As condutas também violaram os princípios da Administração Pública (art. 37, caput CF), especialmente a legalidade, impessoalidade, moralidade, publicidade e eficiência. Restaram violados também princípios regentes do processo licitatório, notadamente o seu caráter concorrencial e isonômico. Inobservou-se o dever de publicidade do edital da tomada de preços, coforme determina a lei 12527/11. A licitação evidentemente foi direcionada à contratação da J. Ltda, o que se revela pelos seguintes fatores: prévia alteração do objeto social da J. Ltda, ausencia de concorrentes comerciais em razão da definição do objeto licitado, possível conhecimento do objeto em razão da proximidade entre João e José, notadamente por serem membros do mesmo Partido. Confirma-se, destarte, o incurso nas hipóteses dos incisos I, II, IV e V do art. 10 da LIA.

Sobre as sanções, nos termos do art. 12 da LIA, poderão ser aplicadas:

a) João - perda de bens e valores acrescidos ilicitamente, suspensão dos direitos políticos por até 10 anos, multa de até 3x o valor do acréscimo (art. 12, I).

b) José, além das penas acima, poderá ainda ser aplicada pena proibição de contratar com Poder Público por até 10 anos, conquanto seja sócio majoritário da empresa beneficiária.

c) J. Ltda. - poderá ser determinada a aplicação das penas do art. 19 da lei 12846/13, especificamente a perda de bens e valores auferidos ilicitamente (art.19,I), suspensão das atividades (art. 19, II), proibição de contratar com o Poder Público por 5 anos (art. 19, IV), bem como poderá cogitar-se da dissolução forçada (art. 19, III) eis fortes indícios da sua utilização para a promoção de atos ilícitos e ocultação dos beneficiários desses atos, conforme se dispõe o §1º do art. 19. 

Subsidiaria e eventualmente, não entendendo o magistrado pelas penas do inciso I do art. 12, poderá ser aplicadas em desfavor de João, as penas do inciso II, porquanto o ato de enriquecimento ensejou necessariamente dano ao erário. Em remota hipótese, remanesce como possível as penas do inciso III, pois houve nitida violação dos princípios da Adm. Pública.

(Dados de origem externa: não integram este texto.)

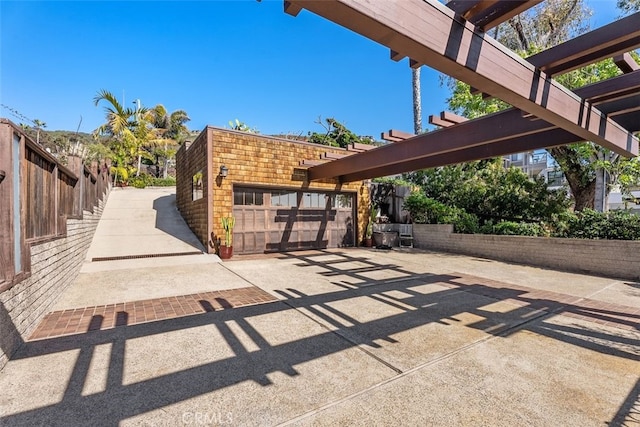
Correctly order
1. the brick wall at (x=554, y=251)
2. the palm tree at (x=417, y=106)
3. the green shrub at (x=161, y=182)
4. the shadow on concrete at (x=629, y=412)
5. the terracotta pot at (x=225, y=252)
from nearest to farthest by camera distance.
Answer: the shadow on concrete at (x=629, y=412)
the brick wall at (x=554, y=251)
the terracotta pot at (x=225, y=252)
the palm tree at (x=417, y=106)
the green shrub at (x=161, y=182)

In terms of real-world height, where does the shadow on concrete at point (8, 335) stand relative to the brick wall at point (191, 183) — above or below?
below

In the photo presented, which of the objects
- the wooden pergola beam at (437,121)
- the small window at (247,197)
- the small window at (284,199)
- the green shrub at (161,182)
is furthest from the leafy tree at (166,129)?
the wooden pergola beam at (437,121)

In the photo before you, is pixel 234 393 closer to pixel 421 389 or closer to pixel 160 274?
pixel 421 389

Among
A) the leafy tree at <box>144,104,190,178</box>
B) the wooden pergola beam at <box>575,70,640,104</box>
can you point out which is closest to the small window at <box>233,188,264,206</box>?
the wooden pergola beam at <box>575,70,640,104</box>

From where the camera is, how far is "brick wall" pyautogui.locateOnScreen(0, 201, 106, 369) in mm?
2668

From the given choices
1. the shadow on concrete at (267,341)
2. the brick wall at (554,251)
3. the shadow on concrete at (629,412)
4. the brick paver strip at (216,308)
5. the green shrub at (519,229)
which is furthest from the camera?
the green shrub at (519,229)

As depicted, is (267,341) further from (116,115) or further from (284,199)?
(116,115)

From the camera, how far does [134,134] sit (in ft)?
67.4

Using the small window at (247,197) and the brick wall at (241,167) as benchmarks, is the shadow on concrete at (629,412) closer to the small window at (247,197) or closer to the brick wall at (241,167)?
the brick wall at (241,167)

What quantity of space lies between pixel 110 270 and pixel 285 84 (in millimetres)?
11588

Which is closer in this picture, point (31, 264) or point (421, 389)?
point (421, 389)

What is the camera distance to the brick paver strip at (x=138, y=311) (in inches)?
133

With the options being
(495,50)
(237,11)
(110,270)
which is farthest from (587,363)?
(237,11)

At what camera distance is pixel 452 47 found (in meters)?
2.17
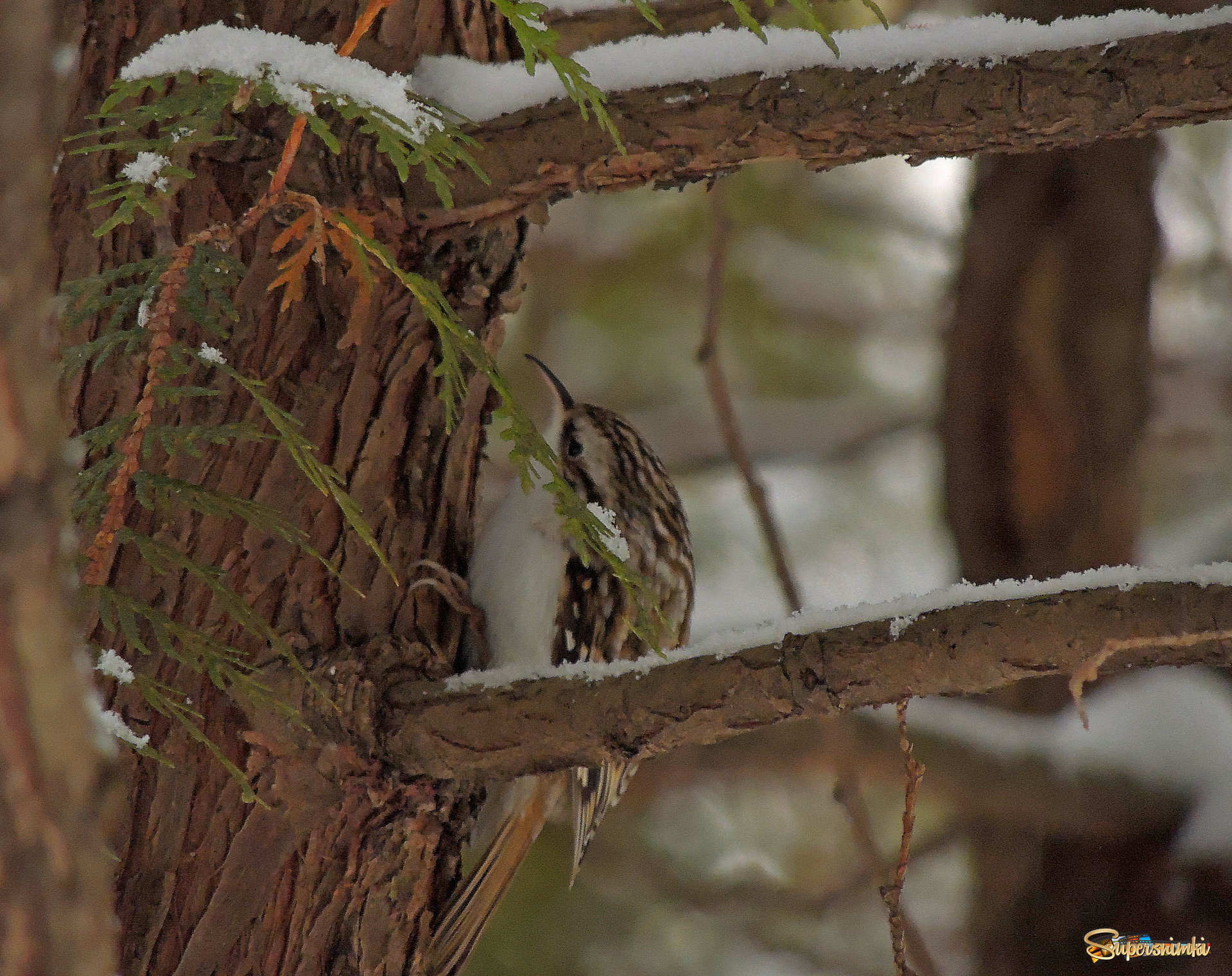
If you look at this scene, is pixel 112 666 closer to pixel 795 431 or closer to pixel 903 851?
pixel 903 851

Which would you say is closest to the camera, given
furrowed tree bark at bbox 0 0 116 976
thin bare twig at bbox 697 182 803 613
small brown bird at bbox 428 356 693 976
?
furrowed tree bark at bbox 0 0 116 976

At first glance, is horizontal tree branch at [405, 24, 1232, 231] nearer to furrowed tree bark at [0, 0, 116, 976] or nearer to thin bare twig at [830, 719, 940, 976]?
thin bare twig at [830, 719, 940, 976]

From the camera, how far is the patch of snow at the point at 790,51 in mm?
1505

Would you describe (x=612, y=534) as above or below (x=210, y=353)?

Nos termos do art. 7º da LIA o MP poderá requerer, in limine littis, a aplicação da indisponibilidade de bens dos réus, bastando para tanto a demonstração de prova da materialidade e indícios de autoria da improbidade, pois nas pegadas do STJ o periculum in mora é presumido. O bloqueio poderá alcançar bens necessário a recuperação do produto do ilícito, a reparação do dano e eventual multa civil.

Poderá ainda ser determinado a investigação, bloqueio e sequestro de valores mantidos no exterior, conforme art. 16 da Lia. Outrossim, poderá ser requerido o afastamento cautelar de João do cargo de Prefeito de Velhos Hábitos.

Por sua vez, não prosperam as teses defensivas. Conforme decidiu o STF, a aprovação das contas pelo Tribunal de Contas não inibe o gestor da ação de improbidade. A preliminar de incompetência do juízo não se firma posto, conforme pacificado no STF e STF, o foro por prerrogativa só se impõe em matéria penal, devendo a ação de improbidade, por seu caráter civil, tramitar perante a primeira instância.

Sobre a prescrição, não consumou-se para qualquer dos réus. Para o prefeito João, os 5 anos somente se iniciam do término do mandato eletivo, termo que se estende ao concorrente particular José, bem como a J. Ltda.